Nie byłabym sobą, gdybym miała okazję, a nie wstąpiła na lumpowe łowy. Łowy udane, znalazło się coś dla Majuszki i prawie mamy, a wszystko za 20 zł. Uwielbiam! 




Pozdrawiam,
Katjuszka


Do segregatora z przepisami wpadł kolejny ulubiony. Łatwy, szybki i czekoladowy. Ciasteczka marmurkowe, odkryte dzięki Oldze




Pozdrawiam,
Katjuszka

14 marca 2013

Chociaż dzień zaczął się raczej na 3 niż na 5, wyszło słońce, to prawdziwe za oknem! Dopiero po 10, a ja już pochowałam część zimowych rzecz, może wiosna szybciej przyjdzie. Słoneczny poranek to nie jedyny powód do uśmiechu.
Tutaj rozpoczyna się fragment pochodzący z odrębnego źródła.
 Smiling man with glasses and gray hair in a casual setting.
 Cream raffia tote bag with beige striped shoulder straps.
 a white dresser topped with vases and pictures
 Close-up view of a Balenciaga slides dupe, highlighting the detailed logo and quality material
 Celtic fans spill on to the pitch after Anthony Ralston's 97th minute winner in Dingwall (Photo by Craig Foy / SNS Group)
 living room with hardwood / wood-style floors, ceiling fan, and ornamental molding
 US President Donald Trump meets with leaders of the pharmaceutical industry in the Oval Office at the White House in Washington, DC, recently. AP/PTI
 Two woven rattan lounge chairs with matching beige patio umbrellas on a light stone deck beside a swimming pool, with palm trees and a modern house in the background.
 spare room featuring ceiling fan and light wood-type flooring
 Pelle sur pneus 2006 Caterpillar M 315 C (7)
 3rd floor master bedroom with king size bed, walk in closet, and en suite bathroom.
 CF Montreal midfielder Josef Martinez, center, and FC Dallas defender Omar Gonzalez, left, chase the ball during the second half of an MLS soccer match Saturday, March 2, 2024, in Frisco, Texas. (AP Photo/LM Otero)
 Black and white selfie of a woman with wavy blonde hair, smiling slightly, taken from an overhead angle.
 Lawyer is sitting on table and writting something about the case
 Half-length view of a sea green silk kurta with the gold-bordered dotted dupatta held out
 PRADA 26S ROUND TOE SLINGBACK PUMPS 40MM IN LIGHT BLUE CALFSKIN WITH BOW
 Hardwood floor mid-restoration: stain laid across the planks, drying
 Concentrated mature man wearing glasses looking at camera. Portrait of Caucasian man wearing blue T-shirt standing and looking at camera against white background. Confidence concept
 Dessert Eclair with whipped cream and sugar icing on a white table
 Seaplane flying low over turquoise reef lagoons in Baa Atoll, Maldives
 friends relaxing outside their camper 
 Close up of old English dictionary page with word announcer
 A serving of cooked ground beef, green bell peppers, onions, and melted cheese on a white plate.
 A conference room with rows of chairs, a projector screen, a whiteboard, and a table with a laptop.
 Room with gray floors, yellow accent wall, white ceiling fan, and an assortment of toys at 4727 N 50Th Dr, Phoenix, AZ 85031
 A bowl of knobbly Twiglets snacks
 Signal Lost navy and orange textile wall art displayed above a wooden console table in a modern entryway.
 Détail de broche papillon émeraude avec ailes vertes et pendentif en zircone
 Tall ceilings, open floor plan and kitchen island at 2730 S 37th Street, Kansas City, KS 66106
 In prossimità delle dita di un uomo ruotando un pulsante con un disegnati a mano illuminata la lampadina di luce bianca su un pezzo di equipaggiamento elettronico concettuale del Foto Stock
Dziękuję! Wczorajsza liczba wyświetleń przekroczyła 800! Jak się nie uśmiechnąć? Niezwykle mi miło, że tutaj zaglądacie. Może opowiecie jak tutaj trafiliście? :) 


Pozdrawiam,
Katjuszka

13 marca 2013

Rozpoczęłam tworzenie zajączkowych prezentów. Jeden gotowy, dla Babci Poślubionego, która robi najlepsze schabowe i mizerię na świecie. Spodoba się?




Pozdrawiam,
Katjuszka

12 marca 2013

Z jednej strony nie mogę się doczekać, aż Maja będzie już z nami. Z drugiej jednak mam wrażenie, że ktoś przyśpieszył czas i jestem na tego kogoś bardzo zła. Rozpoczął się trzeci trymestr, a przecież jakby wczoraj zobaczyliśmy dwie kreski na teście. Chcę delektować się tymi chwilami, kiedy jeszcze jesteśmy jednym, a chwile te uciekają w strasznym tempie. Subtelne ruchy Dziewuszki stały się silniejszymi, w szczególności kiedy Poślubiony z nią rozmawia, głaszcze bądź tak jak wczoraj kiedy czyta Akademię Pana Kleksa. Jej dom, a mój brzuch rośnie każdego dnia, a ja to wszystko chcę zapamiętać, każdą chwilę. Tak jak tą dzisiejszą radość, kiedy usłyszałyśmy od Pani Doktor, że takich wyników tylko pozazdrościć, czy to nie okazja żeby zjeść najładniejszego pączka z różą z cukierni?